Repeating running experiment through coder leads to increasing delays

This is a tough one without more diagnostic information. If this is the same across 2 computers (especially of different OS), then obvious things such as disk/ssd degradation, heating, etc. are probably ‘off the table’. When your experiment is in the unresponsive state (if I read correctly it is after a run), can you go into the terminal in OSX and run ‘top’ and look for memory or CPU pigs related to python and other applications? I ran into something similar years ago when people would double click instead of single click a launcher icon so I had 2 instances of the same experiment competing to hog cpu. Looking at ‘top’ showed me both. Are you appending a data file for each run or creating new? Can you look for a memory leak in psychopy. This idea comes from the logic that the the psychopy version is the same in both cases.

These are all just guesses from experience and you will have to chase this down by eliminating several possible causes. If you can set up a virtual env and use a newer psychopy for comparison, that might help isolate too. I know very well that just getting everything to run stably is quite a feat and moving to a newer psychopy and/or python version may not be trivial.

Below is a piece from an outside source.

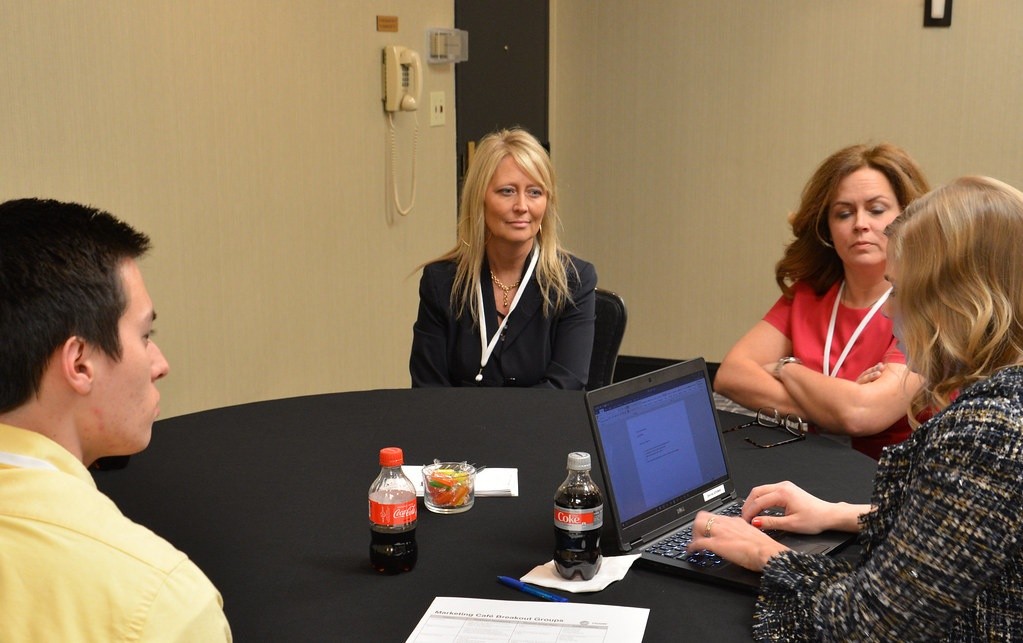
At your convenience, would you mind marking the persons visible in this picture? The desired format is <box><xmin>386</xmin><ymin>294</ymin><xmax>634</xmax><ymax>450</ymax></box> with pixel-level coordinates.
<box><xmin>686</xmin><ymin>174</ymin><xmax>1023</xmax><ymax>643</ymax></box>
<box><xmin>714</xmin><ymin>143</ymin><xmax>960</xmax><ymax>457</ymax></box>
<box><xmin>410</xmin><ymin>129</ymin><xmax>597</xmax><ymax>391</ymax></box>
<box><xmin>0</xmin><ymin>198</ymin><xmax>233</xmax><ymax>643</ymax></box>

The ‘brute force’ method is to reduce your experiment to basics (small number of trials, auto generated responses instead of user responses, minimal screen draws, etc.) and see if the problem continues. If not, slowly add in your other parts until it breaks. Just to be clear, there is NO network involvement or other peripherals? ( always good to turn networking off, unplug printers, prevent auto updates, make sure there are no browsers, etc., though having the same problem on 2 different machines makes these less likely.) Poke around and report… oh is there by chance a large logfile being generated … serious disc/ssd writing? Sometimes these can be thousands of buffered lines eating memory and slowing things down when flushed.